11/09/2017

Obligation de dénoncer l'infraction routière du salarié : comment l'appliquer ?

#FlottesAutomobiles

Depuis le 1er janvier 2017, les entreprises sont tenues de divulguer le nom des salariés qui ont commis une infraction routière avec un véhicule professionnel. Pour Jean-Luc Meusburger, ingénieur-prévention chez Verspieren, les entreprises ont tout intérêt à profiter de cette réforme pour mettre en place une nouvelle culture du véhicule professionnel. Une tendance qui gagne du terrain auprès des entreprises.

Pourquoi cette réforme, qui oblige les entreprises à dénoncer les infractions routières des salariés, a-t-elle été mise en place ?

Jusqu'ici, les entreprises avaient la possibilité de donner le nom des salariés, mais pas l'obligation. Très peu le faisaient, ce qui présentait un inconvénient majeur : c'était un très mauvais signal envoyé aux salariés, puisqu'ils se sentaient en situation d'impunité lorsqu'ils conduisaient un véhicule de l'entreprise. Dans le pire des cas, ils payaient l'amende, mais ils perdaient très rarement des points de permis. Constatant une augmentation de la sinistralité, la Sécurité routière a décidé plusieurs mesures, dont cette obligation de "divulgation". Un terme que je préfère pour ma part, à celui de "dénonciation", employé assez couramment, car il ne me semble pas refléter l'esprit de cette réforme. Révéler l'identité de l'auteur d'une infraction n'a rien à voir avec toute forme de délation : c'est une affaire de responsabilisation et de protection des salariés. Car l'important est bien de protéger les salariés. Avant de donner un nom, il est important de prévenir les infractions. C'est d'ailleurs un devoir des entreprises.

Prévenir les infractions au Code de la route constitue une obligation pour les entreprises ?

Selon le Code du travail, tout employeur doit informer ses salariés et les former lorsqu'il met à leur disposition un outil de travail. La jurisprudence a défini ce terme d'"outil de travail" de façon assez large : cela peut être une machine-outil, un ordinateur et un véhicule automobile. Lorsqu'il met à la disposition d'un collaborateur les clefs d'une voiture, l'employeur doit vérifier, à l'instar d'un loueur de voiture, que son permis de conduire est valide. Les entreprises étaient, il y a quelques années, réticentes à le faire mais ce type de pratiques a tendance à se généraliser.

En matière de prévention, il important d'avoir une politique cohérente et suivie. Il ne faut pas se cantonner à du "one shot".  De nombreuses bonnes pratiques peuvent être instaurées dans l'entreprise (e-learning, charte du conducteur...) pour améliorer les comportements des salariés au volant. Et après chaque accident, il est essentiel de réaliser un débriefing avec le conducteur pour analyser ses causes et voir si éventuellement il a besoin d'une remise à niveau.

Ingénieur-prévention au département Flottes automobiles

Quelles sont les préconisations de Verspieren en matière de prévention ?

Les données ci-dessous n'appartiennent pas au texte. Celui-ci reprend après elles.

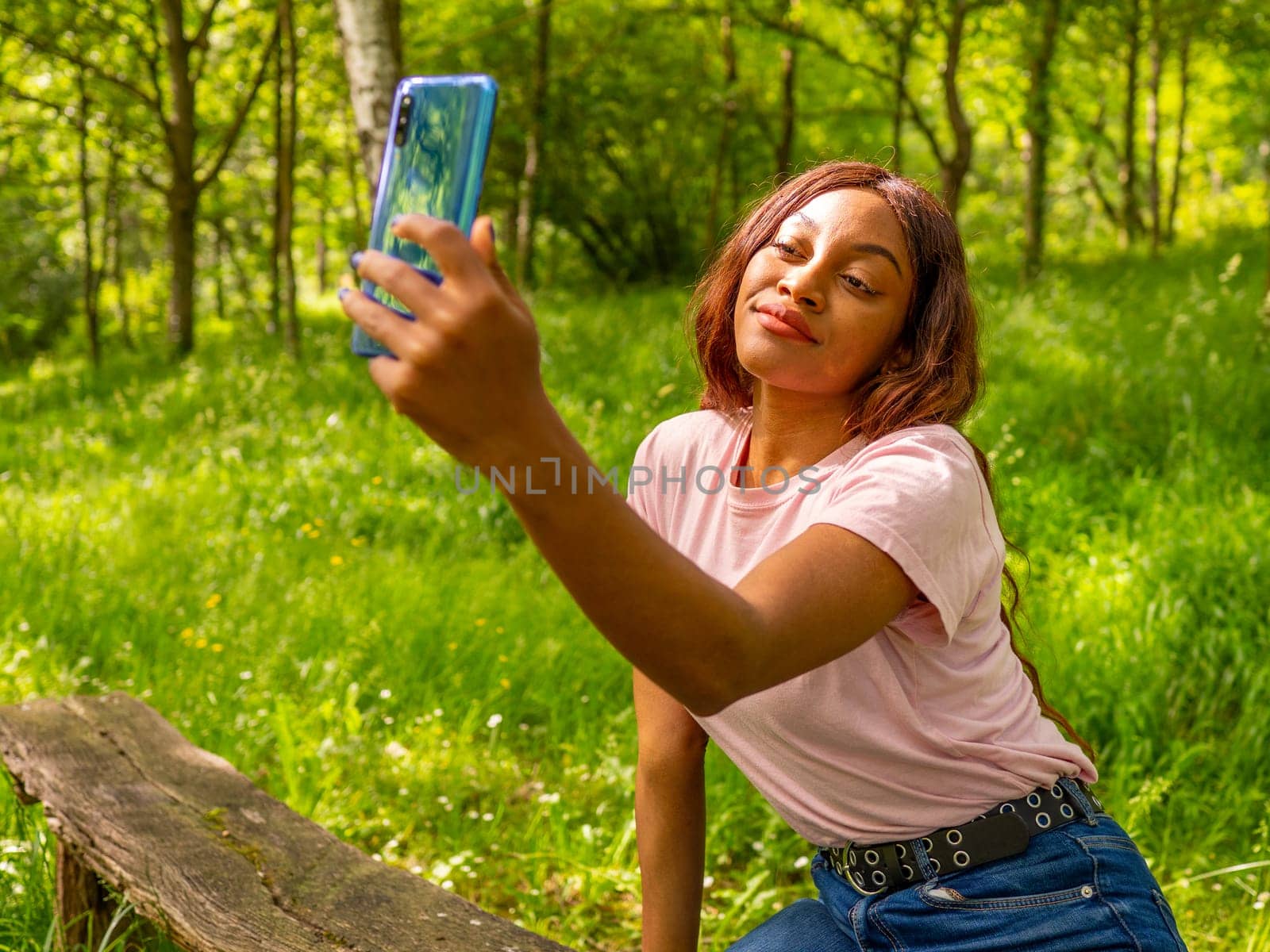 Young black woman with her phone taking selfie in a park on an October afternoon. by Ceballos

Par rapport au permis de conduire,  il y a deux écoles : des entreprises qui se contentent d'une déclaration sur l'honneur, celles qui demandent de le voir. La seconde solution présente l'avantage de ne laisser aucune incertitude. L'important à nos yeux est d'avoir une politique cohérente et suivie. Il ne faut pas se cantonner à du "one shot". L'utilisation d'un véhicule professionnel a tout intérêt à être contractualisée avec la signature par le collaborateur d'une charte du conducteur, dans laquelle il s'engage à respecter le Code de la route, à informer l'entreprise s'il perd des points de permis, etc. Cela permettra à l'employeur de lui proposer éventuellement un stage de récupération de points, financé par les contrats que Verspieren met en place pour ses clients. D'autres bonnes pratiques peuvent être instaurées, comme proposer aux conducteurs lors d'un renouvellement de véhicule des tests de Code de la route, ou mettre à la disposition des salariés des modules d'e-learning qu'ils peuvent consulter à tout moment, ou encore leur recommander de télécharger l'application Mode conduite proposée par la Sécurité routière. Enfin, il important, après chaque accident, de réaliser un débriefing avec le conducteur, pour analyser les causes et voir s'il a besoin d'une remise à niveau.

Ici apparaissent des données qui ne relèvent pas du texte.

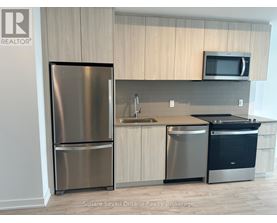 A kitchen with a stainless steel refrigerator, a sink, and a microwave.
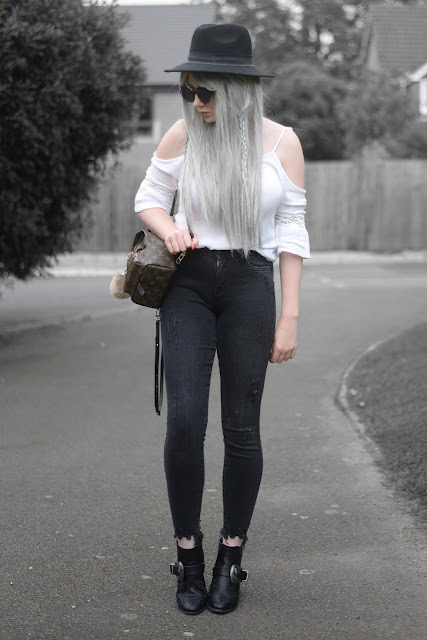 Sammi Jackson - Primark Black Fedora / Zaful Sunglasses / Boohoo Off Shoulder Top / Louis Vuitton Palm Springs Mini Backpack / Primark Ripped Jeans / MIssguided Buckled Ankle Boots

Ces plans de prévention à la Sécurité routière sont-ils efficaces ?

C'est même la raison de leur succès. La première année, les entreprises parviennent en général à réduire la sinistralité de 15 à 20 %. Et au total, une telle politique peut se traduire par une baisse de 20 à 30 % des sinistres et bien entendu cela influence énomément le coût de l'assurance.